» **GIVEN PROBLEM**: Update the part of the records that opens with the line containing "In this recorded" and runs through the end of the records by replacing "side mirror" with "wing mirror" and keeping every other word the same. Give back only that part.

» **SUPPLIED RECORDS**:
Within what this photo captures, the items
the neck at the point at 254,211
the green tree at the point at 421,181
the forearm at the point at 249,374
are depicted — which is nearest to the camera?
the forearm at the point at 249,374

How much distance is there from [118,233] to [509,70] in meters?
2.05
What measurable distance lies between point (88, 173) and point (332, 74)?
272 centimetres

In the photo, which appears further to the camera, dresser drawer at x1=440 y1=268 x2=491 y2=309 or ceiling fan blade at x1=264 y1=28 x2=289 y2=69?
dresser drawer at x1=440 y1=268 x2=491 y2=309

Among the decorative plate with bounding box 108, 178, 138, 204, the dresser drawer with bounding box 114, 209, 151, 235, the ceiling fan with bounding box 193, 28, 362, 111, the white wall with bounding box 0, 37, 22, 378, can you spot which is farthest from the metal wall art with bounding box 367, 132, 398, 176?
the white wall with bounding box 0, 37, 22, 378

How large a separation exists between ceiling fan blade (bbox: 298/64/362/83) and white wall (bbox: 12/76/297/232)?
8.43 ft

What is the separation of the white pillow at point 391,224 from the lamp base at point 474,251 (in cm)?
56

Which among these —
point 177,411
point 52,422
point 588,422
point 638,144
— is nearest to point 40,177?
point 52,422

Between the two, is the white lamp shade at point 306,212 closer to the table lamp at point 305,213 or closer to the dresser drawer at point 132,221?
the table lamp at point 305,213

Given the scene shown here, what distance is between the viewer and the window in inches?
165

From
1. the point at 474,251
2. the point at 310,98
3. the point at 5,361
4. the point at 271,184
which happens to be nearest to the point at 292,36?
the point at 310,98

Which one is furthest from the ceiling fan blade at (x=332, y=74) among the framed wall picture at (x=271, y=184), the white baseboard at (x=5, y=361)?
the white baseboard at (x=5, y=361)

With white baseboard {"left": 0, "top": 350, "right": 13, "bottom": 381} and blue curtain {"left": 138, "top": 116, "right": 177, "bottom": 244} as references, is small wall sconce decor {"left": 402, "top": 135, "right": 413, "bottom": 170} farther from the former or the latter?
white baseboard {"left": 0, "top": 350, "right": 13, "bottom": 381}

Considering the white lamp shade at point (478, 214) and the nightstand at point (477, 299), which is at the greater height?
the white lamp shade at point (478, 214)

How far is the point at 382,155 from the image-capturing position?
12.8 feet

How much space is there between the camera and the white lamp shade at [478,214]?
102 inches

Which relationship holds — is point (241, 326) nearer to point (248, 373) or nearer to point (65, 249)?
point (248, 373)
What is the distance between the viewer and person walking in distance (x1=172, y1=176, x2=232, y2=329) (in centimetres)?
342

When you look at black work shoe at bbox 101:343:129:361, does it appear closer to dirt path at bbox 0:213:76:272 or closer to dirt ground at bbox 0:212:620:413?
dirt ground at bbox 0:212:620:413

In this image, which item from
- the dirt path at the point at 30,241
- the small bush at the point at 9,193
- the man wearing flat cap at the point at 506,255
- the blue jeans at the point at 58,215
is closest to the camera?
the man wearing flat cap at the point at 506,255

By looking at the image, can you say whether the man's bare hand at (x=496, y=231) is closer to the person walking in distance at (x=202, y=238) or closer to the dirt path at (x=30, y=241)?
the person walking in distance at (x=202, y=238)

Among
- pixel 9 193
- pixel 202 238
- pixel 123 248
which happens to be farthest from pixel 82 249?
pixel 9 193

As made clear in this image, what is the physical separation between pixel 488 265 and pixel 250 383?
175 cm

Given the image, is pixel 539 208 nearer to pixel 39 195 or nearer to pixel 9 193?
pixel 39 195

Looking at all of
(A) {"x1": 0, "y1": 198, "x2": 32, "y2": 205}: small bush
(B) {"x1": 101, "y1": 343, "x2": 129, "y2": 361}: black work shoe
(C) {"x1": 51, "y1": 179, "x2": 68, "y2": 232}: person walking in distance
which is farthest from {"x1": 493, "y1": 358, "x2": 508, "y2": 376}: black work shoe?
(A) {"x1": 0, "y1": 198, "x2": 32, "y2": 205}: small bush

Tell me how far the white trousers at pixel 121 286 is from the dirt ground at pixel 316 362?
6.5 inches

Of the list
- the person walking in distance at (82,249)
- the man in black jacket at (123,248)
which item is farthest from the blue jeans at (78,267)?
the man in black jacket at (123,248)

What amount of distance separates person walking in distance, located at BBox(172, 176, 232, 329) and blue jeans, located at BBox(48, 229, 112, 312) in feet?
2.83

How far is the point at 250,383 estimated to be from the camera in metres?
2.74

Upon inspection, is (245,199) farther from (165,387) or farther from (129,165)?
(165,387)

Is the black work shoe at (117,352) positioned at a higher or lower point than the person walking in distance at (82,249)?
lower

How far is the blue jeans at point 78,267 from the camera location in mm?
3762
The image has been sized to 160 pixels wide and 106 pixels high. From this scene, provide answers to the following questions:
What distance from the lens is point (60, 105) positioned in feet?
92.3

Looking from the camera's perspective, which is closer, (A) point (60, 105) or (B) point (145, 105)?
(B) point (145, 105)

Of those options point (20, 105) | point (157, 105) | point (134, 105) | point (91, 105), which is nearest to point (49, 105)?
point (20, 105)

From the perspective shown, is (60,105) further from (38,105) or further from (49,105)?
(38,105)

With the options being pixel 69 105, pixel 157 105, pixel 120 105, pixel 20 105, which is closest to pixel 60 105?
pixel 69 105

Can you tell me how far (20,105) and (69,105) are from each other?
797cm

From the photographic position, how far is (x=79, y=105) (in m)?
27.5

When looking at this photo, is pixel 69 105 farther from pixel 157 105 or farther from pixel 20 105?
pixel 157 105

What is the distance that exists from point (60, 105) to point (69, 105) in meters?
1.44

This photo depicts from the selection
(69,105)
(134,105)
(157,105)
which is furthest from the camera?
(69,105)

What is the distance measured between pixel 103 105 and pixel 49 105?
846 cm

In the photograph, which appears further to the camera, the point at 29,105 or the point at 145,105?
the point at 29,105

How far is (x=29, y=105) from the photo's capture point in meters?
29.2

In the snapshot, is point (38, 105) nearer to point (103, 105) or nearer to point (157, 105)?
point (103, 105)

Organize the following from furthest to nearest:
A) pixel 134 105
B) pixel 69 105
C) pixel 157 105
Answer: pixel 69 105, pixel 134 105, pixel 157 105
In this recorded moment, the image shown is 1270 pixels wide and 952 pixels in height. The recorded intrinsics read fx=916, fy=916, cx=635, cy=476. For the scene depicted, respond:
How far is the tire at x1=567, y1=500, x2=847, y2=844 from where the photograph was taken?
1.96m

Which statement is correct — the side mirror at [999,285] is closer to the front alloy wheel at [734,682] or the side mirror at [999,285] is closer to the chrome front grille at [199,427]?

» **OUTPUT BELOW**:
In this recorded moment, the image shown is 1270 pixels wide and 952 pixels in height. The recorded intrinsics read fx=916, fy=916, cx=635, cy=476. For the scene depicted, respond:
How far is the tire at x1=567, y1=500, x2=847, y2=844 from where the photograph was taken?
1.96m

Which statement is correct — the wing mirror at [999,285] is closer to the front alloy wheel at [734,682] or the wing mirror at [999,285] is closer to the chrome front grille at [199,427]?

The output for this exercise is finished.